(Items from a dataset)
──────────────────────────────

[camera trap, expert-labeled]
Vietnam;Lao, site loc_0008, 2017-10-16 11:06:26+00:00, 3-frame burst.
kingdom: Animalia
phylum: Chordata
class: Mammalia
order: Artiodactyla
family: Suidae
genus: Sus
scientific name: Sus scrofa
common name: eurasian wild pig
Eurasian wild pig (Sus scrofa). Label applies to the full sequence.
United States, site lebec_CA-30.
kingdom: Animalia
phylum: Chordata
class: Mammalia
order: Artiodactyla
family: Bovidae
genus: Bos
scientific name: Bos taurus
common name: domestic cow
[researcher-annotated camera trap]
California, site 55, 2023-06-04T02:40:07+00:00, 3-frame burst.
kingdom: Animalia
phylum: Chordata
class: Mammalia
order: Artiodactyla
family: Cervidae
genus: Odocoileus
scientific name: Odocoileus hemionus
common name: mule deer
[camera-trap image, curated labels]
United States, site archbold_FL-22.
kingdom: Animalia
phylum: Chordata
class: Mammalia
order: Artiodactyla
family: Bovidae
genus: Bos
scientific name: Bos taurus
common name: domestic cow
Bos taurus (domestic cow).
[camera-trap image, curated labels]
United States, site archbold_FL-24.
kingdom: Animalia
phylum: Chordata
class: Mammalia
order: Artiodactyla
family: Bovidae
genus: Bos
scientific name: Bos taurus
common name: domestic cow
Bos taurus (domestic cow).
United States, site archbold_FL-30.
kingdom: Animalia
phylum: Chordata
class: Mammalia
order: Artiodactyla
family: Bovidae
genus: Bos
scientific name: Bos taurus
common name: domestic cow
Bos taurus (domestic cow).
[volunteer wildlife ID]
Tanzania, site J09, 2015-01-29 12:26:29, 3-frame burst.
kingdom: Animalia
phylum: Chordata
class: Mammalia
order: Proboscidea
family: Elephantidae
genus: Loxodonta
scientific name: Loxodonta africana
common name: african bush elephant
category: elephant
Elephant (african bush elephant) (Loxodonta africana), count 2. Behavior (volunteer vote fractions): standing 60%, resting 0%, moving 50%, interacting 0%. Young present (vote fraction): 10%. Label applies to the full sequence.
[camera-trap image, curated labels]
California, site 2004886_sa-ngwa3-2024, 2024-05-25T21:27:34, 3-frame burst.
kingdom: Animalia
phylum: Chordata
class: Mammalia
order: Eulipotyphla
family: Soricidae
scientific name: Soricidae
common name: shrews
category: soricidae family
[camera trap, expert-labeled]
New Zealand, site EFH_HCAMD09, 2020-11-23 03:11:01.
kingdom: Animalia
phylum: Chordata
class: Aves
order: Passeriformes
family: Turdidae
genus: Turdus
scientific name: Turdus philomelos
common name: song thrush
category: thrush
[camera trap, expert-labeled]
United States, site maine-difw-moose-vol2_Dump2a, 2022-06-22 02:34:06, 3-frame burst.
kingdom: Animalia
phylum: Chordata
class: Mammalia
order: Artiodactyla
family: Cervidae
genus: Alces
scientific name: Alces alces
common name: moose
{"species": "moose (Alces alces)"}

──────────────────────────────

■ **WHAT THE TASK REQUIRES**
From the line containing "family: Soricidae" to the final line of the data, repeat each line exactly. Include both ends.

■ **SOLUTION TO THIS EXERCISE**
family: Soricidae
scientific name: Soricidae
common name: shrews
category: soricidae family
[camera trap, expert-labeled]
New Zealand, site EFH_HCAMD09, 2020-11-23 03:11:01.
kingdom: Animalia
phylum: Chordata
class: Aves
order: Passeriformes
family: Turdidae
genus: Turdus
scientific name: Turdus philomelos
common name: song thrush
category: thrush
[camera trap, expert-labeled]
United States, site maine-difw-moose-vol2_Dump2a, 2022-06-22 02:34:06, 3-frame burst.
kingdom: Animalia
phylum: Chordata
class: Mammalia
order: Artiodactyla
family: Cervidae
genus: Alces
scientific name: Alces alces
common name: moose
{"species": "moose (Alces alces)"}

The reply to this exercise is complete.